◆ **EXERCISE TASK**: Render every line of the records below as a Markdown table with the columns Row and Line, numbering the lines in order. Skip blank lines and leave the pictures out.

◆ **RAW RECORDS**:
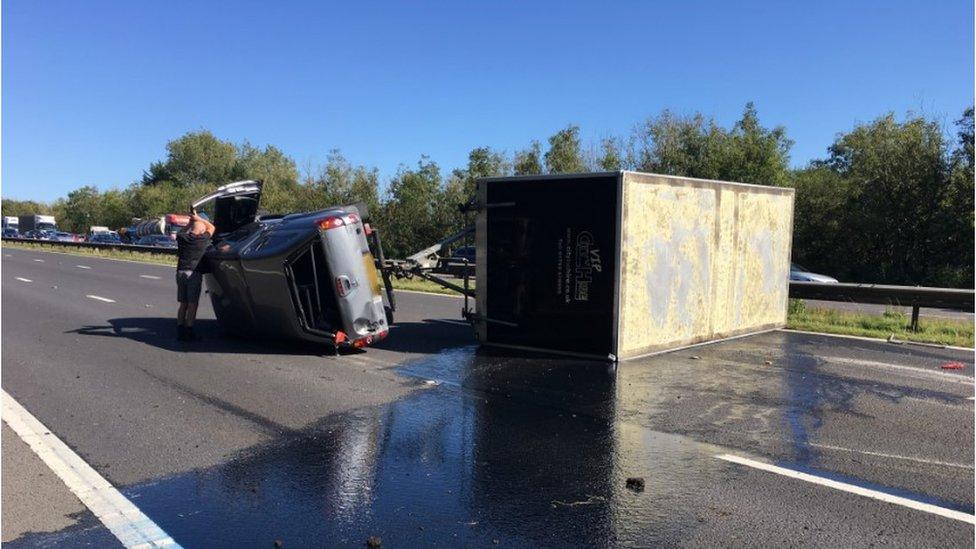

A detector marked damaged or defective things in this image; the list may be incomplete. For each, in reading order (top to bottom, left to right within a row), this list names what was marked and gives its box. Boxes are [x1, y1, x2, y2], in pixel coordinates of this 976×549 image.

overturned silver car [193, 182, 394, 348]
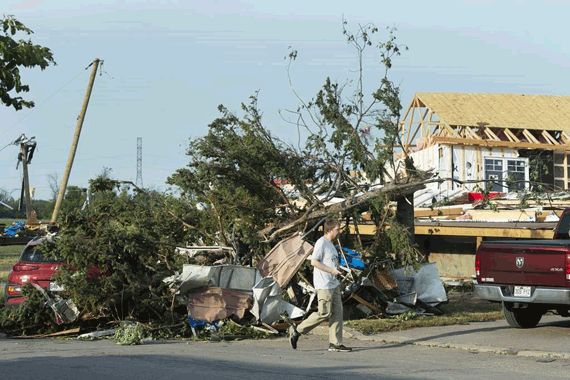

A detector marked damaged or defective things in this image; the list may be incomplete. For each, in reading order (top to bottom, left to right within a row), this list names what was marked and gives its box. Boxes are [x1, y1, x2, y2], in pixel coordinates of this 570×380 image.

damaged house [398, 92, 570, 282]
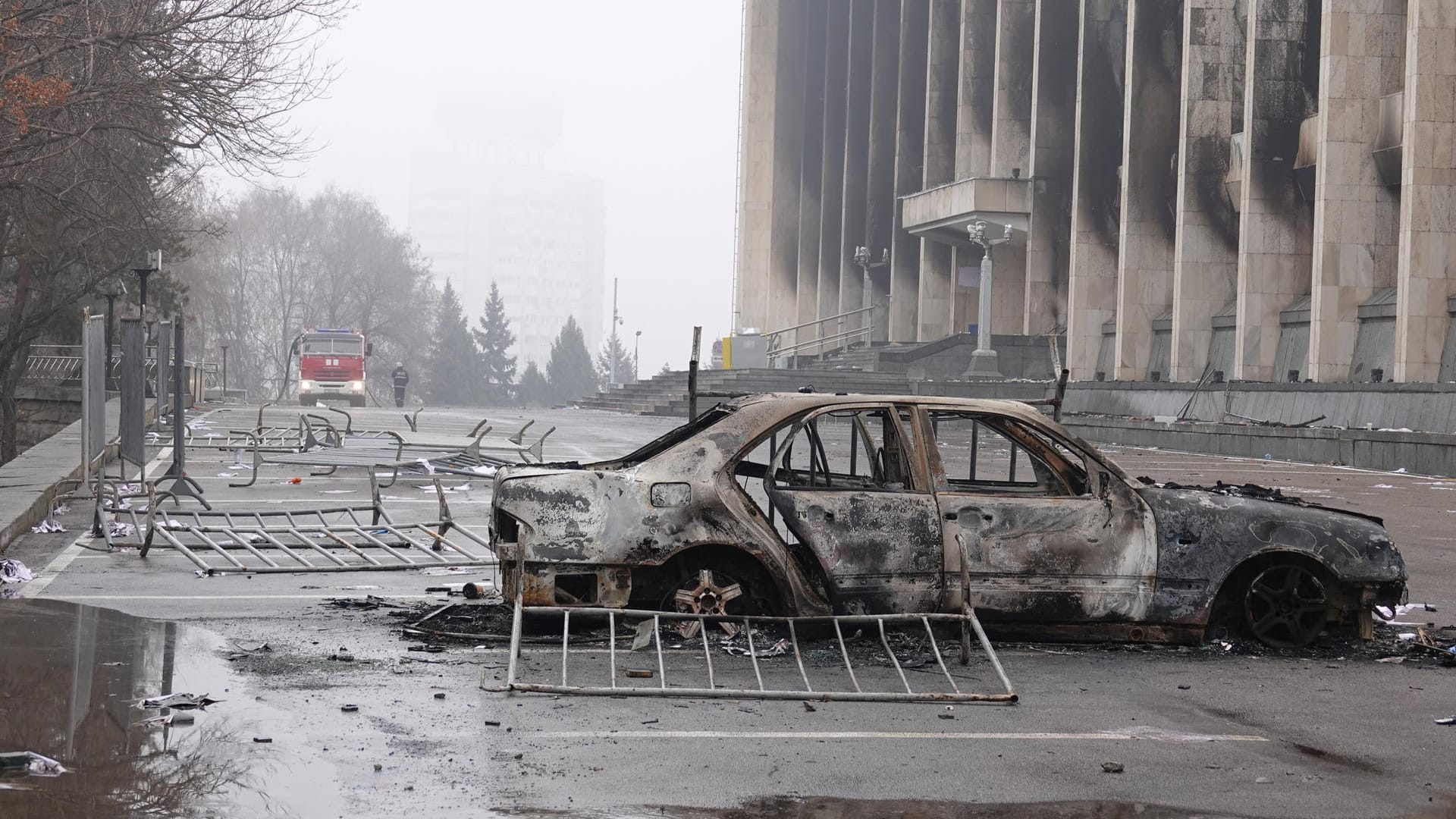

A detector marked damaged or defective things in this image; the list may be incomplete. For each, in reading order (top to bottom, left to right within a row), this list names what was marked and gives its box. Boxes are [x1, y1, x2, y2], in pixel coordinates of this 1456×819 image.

burned-out car [491, 394, 1407, 649]
burnt chassis [491, 394, 1407, 649]
damaged wheel [1244, 564, 1323, 646]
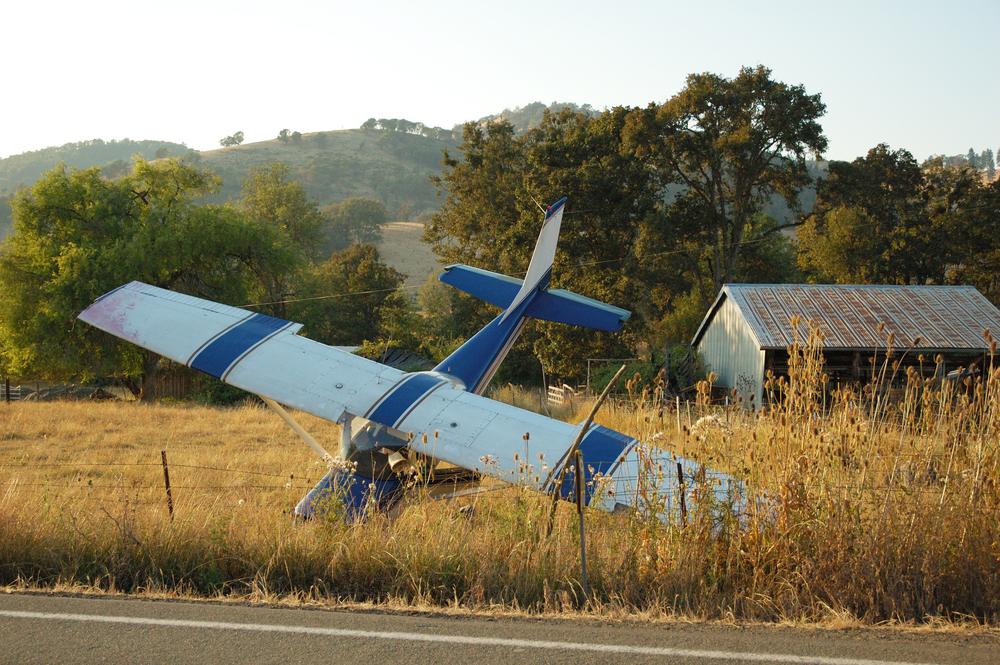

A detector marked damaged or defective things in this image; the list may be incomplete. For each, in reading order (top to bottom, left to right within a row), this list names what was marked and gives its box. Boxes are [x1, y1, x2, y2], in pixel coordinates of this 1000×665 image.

crashed small airplane [78, 196, 740, 520]
rusty metal barn [692, 284, 1000, 408]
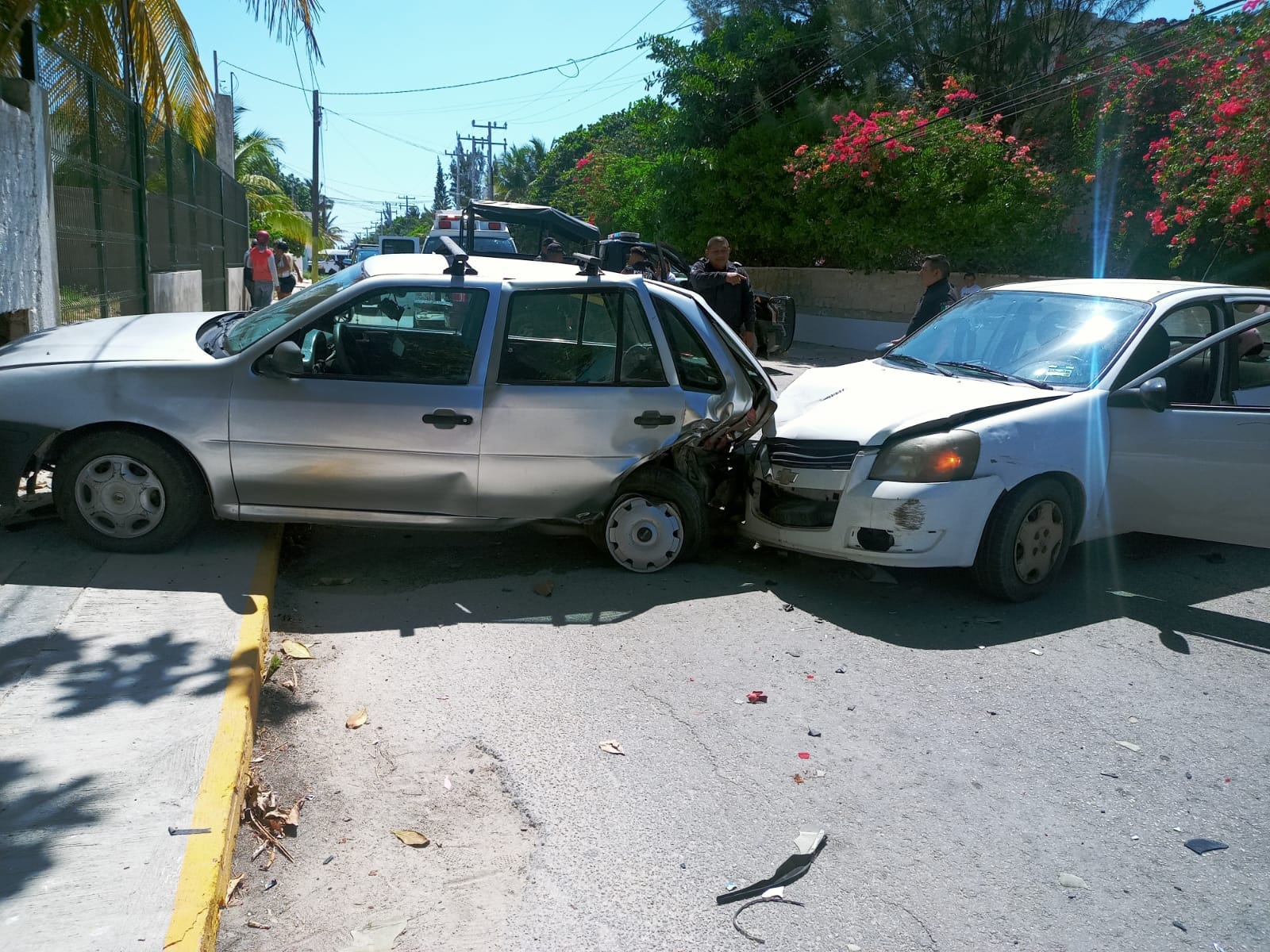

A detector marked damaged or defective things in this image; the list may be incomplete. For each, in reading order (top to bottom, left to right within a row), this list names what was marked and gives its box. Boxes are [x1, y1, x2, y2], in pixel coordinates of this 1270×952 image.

damaged front bumper [741, 451, 1000, 571]
broken plastic debris [716, 832, 833, 904]
broken plastic debris [1183, 843, 1224, 858]
broken plastic debris [340, 919, 409, 952]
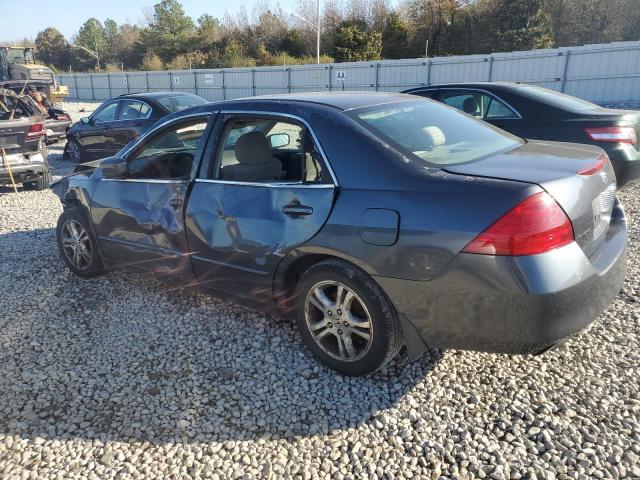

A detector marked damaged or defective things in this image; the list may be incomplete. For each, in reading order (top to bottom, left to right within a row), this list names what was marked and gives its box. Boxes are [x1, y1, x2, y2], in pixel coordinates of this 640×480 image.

damaged gray sedan [0, 88, 49, 189]
dented front door [90, 178, 190, 274]
damaged gray sedan [52, 94, 628, 376]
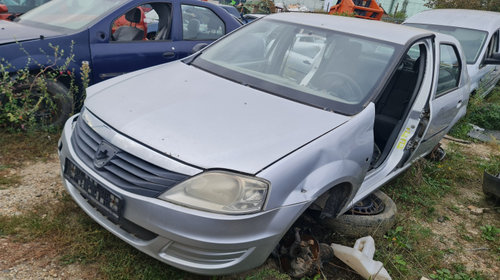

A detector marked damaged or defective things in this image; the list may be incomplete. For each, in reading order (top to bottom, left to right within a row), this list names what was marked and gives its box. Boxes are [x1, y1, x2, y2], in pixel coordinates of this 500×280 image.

damaged car [58, 12, 476, 274]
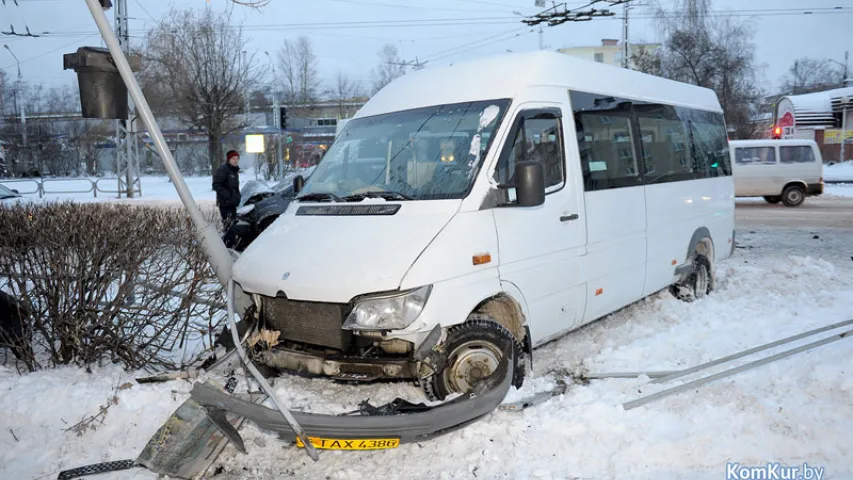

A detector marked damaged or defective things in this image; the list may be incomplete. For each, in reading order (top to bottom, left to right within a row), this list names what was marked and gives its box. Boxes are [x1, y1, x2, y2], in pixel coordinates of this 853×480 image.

broken headlight [342, 284, 432, 330]
crushed front bumper [190, 352, 510, 446]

◆ **OUTPUT FOR THIS TASK**:
| Row | Line |
|---|---|
| 1 | A detector marked damaged or defective things in this image; the list may be incomplete. For each, in reading order (top to bottom, left to right within a row), this list names what was marked and gives its box. Boxes are [x1, y1, x2, y2], in pixel coordinates of this 976×549 image. |
| 2 | overturned silver car [193, 182, 394, 348] |
| 3 | A detector marked damaged or defective things in this image; the list may be incomplete. For each, in reading order (top to bottom, left to right within a row), this list names what was marked and gives its box. Boxes are [x1, y1, x2, y2], in pixel coordinates of this 570×380 image. |
| 4 | damaged house [398, 92, 570, 282] |
| 5 | A detector marked damaged or defective things in this image; the list may be incomplete. For each, in reading order (top to bottom, left to right within a row), this list names what was marked and gives its box. Boxes are [x1, y1, x2, y2], in pixel coordinates of this 1456×819 image. |
| 6 | burned-out car [491, 394, 1407, 649] |
| 7 | burnt chassis [491, 394, 1407, 649] |
| 8 | damaged wheel [1244, 564, 1323, 646] |
| 9 | A detector marked damaged or defective things in this image; the list may be incomplete. For each, in reading order (top to bottom, left to right within a row), this list names what was marked and gives its box. Boxes are [x1, y1, x2, y2], in pixel coordinates of this 1000×665 image. |
| 10 | crashed small airplane [78, 196, 740, 520] |
| 11 | rusty metal barn [692, 284, 1000, 408] |
| 12 | A detector marked damaged or defective things in this image; the list may be incomplete. For each, in reading order (top to bottom, left to right within a row), this list names what was marked and gives its box. Boxes are [x1, y1, x2, y2], in pixel coordinates of this 1270×952 image. |
| 13 | damaged front bumper [741, 451, 1000, 571] |
| 14 | broken plastic debris [716, 832, 833, 904] |
| 15 | broken plastic debris [1183, 843, 1224, 858] |
| 16 | broken plastic debris [340, 919, 409, 952] |
| 17 | A detector marked damaged or defective things in this image; the list may be incomplete. For each, in reading order (top to bottom, left to right within a row), this list names what was marked and gives its box. Boxes are [x1, y1, x2, y2], in pixel coordinates of this 640×480 image. |
| 18 | damaged gray sedan [0, 88, 49, 189] |
| 19 | dented front door [90, 178, 190, 274] |
| 20 | damaged gray sedan [52, 94, 628, 376] |
| 21 | A detector marked damaged or defective things in this image; the list may be incomplete. For each, in reading order (top to bottom, left to right within a row), this list names what was marked and gives its box. Boxes are [x1, y1, x2, y2], in pixel coordinates of this 500×280 image. |
| 22 | damaged car [58, 12, 476, 274] |
| 23 | A detector marked damaged or defective things in this image; the list may be incomplete. For each, in reading order (top to bottom, left to right within a row), this list names what was marked and gives its box. Boxes are [x1, y1, x2, y2], in pixel coordinates of this 853×480 image. |
| 24 | broken headlight [342, 284, 432, 330] |
| 25 | crushed front bumper [190, 352, 510, 446] |